[Il punto] Il Garante boccia Rousseau. La replica: è un attacco politico. Ma la reazione è sbagliata

Per l’Authority della Privacy la piattaforma usata dai Cinquestelle è inadeguata a garantire la segretezza del voto

[Il punto] Il Garante boccia Rousseau. La replica: è un attacco politico. Ma la reazione è sbagliata
Davide Casaleggio, presidente della Casaleggio associati e fondatore di Rousseau

Il Garante della Privacy ha bocciato la piattaforma Rousseau del Movimento 5 stelle comminando una sanzione di 50 mila euro e imponendo una serie di prescrizioni per “assicurare con urgenza l’integrità, la resilienza e la sicurezza dell’infrastruttura tecnologica usata per l’esercizio dei diritti politici dei cittadini”. Tradotto in termini più semplici: la piattaforma fondata e gestita da Davide Casaleggio sarebbe inadeguata a garantire la segretezza e la sicurezza delle votazioni promosse dal M5s per promuovere la cosiddetta democrazia diretta.

Rousseau multata anche nel 2018 

“Pur avendo constatato che le attività poste in essere abbiano migliorato in modo significativo gli aspetti della piattaforma – ha spiegato l’Authority – residuano alcune importanti vulnerabilità”. Non è la prima volta che Rousseau finisce nel mirino per questioni legate alla protezione dei dati personali degli iscritti. L’istruttoria, iniziata nel 2017 in seguito ad alcuni attacchi hacker, già un anno fa aveva spinto il Garante a multare l’associazione e a redigere una serie di rilievi.

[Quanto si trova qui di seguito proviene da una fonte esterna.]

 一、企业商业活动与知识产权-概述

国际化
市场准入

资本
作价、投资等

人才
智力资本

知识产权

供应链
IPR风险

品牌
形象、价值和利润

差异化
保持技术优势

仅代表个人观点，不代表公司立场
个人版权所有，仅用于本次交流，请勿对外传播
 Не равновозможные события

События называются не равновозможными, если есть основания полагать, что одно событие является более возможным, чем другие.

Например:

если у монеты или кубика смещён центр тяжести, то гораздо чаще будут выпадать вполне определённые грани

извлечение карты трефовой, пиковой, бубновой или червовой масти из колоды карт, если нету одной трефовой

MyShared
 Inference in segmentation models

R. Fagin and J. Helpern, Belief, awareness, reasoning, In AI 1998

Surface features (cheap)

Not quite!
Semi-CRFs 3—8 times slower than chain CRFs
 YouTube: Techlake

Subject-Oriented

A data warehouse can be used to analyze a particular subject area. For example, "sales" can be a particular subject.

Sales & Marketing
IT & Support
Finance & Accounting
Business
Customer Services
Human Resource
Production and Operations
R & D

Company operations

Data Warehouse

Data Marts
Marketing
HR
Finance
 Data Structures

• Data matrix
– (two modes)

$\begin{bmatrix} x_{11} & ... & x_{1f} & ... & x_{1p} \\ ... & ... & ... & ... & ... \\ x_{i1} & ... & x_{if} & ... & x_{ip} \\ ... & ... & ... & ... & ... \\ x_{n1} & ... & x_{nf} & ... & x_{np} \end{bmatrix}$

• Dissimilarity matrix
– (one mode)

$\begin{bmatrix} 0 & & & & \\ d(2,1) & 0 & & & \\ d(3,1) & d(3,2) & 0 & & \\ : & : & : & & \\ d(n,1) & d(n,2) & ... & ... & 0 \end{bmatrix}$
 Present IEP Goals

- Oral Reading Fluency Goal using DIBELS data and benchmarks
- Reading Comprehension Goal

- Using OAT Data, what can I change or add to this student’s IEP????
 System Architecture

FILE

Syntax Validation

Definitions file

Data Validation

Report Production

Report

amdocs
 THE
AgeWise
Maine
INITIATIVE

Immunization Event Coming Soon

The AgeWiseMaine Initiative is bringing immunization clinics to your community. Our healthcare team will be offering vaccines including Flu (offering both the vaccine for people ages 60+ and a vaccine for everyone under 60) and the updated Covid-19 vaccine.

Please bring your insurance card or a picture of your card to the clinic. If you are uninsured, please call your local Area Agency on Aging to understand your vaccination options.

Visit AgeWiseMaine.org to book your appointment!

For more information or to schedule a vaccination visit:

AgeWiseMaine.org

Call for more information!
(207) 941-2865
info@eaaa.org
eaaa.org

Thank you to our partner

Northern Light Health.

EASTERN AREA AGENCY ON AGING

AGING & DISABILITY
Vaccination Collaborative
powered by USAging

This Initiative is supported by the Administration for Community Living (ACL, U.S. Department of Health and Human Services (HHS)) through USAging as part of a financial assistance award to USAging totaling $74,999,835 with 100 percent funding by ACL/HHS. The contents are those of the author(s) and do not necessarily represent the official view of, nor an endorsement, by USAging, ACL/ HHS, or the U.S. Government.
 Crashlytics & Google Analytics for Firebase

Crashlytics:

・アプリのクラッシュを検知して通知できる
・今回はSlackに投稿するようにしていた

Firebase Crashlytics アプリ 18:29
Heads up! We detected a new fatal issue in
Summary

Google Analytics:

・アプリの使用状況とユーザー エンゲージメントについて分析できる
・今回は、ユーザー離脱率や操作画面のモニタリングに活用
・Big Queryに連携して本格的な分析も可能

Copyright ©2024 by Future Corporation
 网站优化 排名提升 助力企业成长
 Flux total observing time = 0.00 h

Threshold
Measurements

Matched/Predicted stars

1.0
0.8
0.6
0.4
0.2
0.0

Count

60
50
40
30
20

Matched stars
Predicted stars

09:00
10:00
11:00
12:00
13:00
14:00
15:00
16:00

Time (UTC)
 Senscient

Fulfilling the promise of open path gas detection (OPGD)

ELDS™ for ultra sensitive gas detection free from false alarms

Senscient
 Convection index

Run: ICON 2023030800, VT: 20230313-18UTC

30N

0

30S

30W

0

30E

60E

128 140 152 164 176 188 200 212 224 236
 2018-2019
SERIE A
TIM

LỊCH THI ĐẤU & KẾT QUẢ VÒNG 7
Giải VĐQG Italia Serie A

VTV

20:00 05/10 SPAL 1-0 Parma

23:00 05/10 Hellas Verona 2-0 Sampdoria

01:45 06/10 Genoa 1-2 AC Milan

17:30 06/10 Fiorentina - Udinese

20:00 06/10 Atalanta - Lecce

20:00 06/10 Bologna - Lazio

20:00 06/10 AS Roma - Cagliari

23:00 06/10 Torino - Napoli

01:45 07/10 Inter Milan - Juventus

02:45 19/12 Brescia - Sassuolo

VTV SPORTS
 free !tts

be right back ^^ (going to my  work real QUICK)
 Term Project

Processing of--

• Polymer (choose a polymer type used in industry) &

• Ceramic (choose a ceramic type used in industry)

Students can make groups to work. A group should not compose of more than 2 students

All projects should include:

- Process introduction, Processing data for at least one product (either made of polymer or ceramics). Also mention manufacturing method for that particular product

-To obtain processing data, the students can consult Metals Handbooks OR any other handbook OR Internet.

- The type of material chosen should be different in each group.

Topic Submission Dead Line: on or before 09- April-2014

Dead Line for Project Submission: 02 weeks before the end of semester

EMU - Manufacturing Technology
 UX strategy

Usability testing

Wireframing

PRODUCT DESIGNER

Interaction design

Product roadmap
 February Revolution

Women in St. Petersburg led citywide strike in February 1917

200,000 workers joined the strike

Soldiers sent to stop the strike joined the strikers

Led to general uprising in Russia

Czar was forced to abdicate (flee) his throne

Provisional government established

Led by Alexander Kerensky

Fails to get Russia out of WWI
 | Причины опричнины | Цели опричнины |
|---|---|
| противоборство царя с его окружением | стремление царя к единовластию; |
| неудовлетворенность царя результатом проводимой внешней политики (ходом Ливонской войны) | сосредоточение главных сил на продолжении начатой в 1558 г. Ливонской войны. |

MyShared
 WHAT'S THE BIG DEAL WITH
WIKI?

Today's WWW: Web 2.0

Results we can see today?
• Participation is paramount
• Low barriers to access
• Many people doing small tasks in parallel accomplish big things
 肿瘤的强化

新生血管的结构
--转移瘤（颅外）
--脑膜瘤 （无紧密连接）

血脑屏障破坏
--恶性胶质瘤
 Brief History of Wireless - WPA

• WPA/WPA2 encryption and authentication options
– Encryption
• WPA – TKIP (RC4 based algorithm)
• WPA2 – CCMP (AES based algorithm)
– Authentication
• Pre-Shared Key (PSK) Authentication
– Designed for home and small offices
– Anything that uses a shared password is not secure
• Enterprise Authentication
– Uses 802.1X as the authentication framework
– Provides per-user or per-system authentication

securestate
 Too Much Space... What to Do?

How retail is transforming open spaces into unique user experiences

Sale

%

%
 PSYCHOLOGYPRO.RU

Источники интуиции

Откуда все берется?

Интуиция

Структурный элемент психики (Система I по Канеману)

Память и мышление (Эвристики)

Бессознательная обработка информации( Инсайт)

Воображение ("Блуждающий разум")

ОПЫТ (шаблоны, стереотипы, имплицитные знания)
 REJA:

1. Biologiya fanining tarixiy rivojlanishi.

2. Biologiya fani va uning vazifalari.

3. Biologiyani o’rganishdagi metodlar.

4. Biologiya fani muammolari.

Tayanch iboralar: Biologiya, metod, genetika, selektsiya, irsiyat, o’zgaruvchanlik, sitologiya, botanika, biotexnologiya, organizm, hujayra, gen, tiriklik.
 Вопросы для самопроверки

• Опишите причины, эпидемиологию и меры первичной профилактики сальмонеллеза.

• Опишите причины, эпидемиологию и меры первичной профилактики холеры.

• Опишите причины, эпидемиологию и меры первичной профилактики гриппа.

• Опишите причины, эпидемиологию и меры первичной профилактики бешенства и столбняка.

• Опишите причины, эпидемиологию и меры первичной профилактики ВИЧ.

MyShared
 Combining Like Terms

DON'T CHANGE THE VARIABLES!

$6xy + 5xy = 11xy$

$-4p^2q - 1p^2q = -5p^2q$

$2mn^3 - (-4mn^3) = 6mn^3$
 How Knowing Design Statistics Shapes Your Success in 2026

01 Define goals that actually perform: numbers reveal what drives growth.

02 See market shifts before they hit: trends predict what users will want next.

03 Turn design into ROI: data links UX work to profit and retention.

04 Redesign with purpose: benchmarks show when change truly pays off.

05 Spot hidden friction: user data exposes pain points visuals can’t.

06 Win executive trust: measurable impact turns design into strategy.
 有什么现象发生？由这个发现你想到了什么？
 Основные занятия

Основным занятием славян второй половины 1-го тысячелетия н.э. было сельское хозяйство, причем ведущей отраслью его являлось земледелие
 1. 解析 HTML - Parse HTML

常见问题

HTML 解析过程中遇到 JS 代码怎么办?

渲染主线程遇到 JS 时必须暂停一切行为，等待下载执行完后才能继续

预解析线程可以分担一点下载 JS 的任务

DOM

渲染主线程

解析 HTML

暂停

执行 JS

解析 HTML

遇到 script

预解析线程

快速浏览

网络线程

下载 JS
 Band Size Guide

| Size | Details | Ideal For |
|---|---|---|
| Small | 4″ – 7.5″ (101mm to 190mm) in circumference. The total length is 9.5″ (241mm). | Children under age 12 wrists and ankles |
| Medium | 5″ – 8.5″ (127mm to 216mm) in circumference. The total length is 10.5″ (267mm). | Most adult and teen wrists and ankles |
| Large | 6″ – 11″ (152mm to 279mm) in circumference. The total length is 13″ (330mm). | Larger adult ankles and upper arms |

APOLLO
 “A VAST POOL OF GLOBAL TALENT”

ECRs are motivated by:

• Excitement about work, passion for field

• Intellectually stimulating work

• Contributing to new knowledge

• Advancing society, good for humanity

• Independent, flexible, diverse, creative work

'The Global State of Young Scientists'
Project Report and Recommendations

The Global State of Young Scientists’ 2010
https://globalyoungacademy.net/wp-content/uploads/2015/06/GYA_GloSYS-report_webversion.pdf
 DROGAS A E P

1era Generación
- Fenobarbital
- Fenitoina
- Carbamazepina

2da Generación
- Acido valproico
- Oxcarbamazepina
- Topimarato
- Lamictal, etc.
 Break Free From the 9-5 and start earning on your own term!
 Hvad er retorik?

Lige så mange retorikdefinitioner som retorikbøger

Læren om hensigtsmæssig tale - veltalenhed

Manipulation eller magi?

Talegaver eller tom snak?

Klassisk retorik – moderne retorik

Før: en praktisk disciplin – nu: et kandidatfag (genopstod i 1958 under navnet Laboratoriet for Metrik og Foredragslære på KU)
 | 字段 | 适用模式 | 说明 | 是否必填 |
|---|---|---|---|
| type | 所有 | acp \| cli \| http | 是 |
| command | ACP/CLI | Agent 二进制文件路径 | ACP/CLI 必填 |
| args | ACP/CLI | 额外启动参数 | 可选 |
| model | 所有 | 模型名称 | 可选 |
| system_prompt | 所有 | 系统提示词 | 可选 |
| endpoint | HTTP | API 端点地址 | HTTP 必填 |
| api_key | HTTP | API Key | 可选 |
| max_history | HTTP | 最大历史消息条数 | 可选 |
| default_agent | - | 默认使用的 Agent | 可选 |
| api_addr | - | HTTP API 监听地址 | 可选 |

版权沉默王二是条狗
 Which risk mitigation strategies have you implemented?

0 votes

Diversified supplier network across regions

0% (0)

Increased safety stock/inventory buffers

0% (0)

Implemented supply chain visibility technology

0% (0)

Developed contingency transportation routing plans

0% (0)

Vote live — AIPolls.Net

Antonello Soro, presidente dell'Authority per la Privacy

La risposta dell'Associazione 

L'Associazione Rousseau ha respinto al mittente le nuove osservazioni. "L'infrastruttura tecnologica - ha spiegato Enrica Sabatini, braccio destro di Davide Casaleggio - è stata potenziata recependo le osservazioni del Garante e rispondendo così alla domanda di maggiore innovazione e a quella di essere uno strumento all'avanguardia, in grado di soddisfare le esigenze degli utenti e delle tante attività che vengono svolte sulla piattaforma".

L'attacco al Garante Soro 

La difesa non si è fermata qui ma è proseguita sul blog delle Stelle con una nota durissima. “Tutti i rilievi – ha scritto l'Associazione – sono stati presi in carico e ci siamo messi a lavorare per risolvere i problemi segnalati. Non solo li abbiamo risolti, abbiamo creato una nuova piattaforma di voto su tecnologie allo stato dell'arte mondiale. Nonostante questo oggi il Garante, ex capogruppo Pd, ha deciso di multare nuovamente Rousseau per un sistema di voto che non è quello utilizzato oggi e che non è più online". "Temiamo – ha proseguito la nota - che ci sia un uso politico del Garante della privacy e che possa risentire della sua pregressa appartenenza al Pd. Il Garante della privacy dovrebbe tutelare tutti, non solo le persone del suo partito".

Sbagliato parlare alla pancia degli attivisti 

La vicenda si è trasformata dunque nell’ennesimo scontro politico e nell’ennesima delegittimazione di un ente istituzionale. E’ questo il modo corretto di affrontare la questione? Probabilmente no. Gli attivisti Cinquestelle meriterebbero maggiore rispetto. L’Associazione si sarebbe dovuta attenere ad un confronto con l'Authority sul merito tecnico delle questioni sollevate, senza il corredo di dichiarazioni incendiarie fatte apposta per creare una narrazione vittimista e complottista e sollecitare più la “pancia” che non la “testa” dei propri attivisti.

La denuncia di Casaleggio sui profili clone 

Secondo quanto riportato dall’Ansa, nel giorno delle votazioni per le Europarlamentarie M5S, Davide Casaleggio avrebbe sporto denuncia in Procura contro alcuni profili "clone" tra gli iscritti alla Piattaforma Rousseau. Ovvero profili di iscritti creati con i loro dati ma senza il consenso degli stessi. La conferma che l’infrastruttura potrebbe ancora avere dei problemi. Cosa per certi aspetti normale considerando che l’esperienza nell’utilizzo di strumenti complessi e sofisticati come Rousseau è ancora agli inizi e che ci vorranno ancora molti anni, ed errori in buona fede, prima che si arrivi davvero alla certezza che non possano esserci trucchi e manipolazioni. Niente di diverso rispetto a quanto accaduto con altre pratiche delle moderne democrazie. Guardare in faccia i problemi e non sollevare invece i soliti polveroni strumentali è un atto di responsabilità per qualunque forza politica. Anche per i Cinquestelle.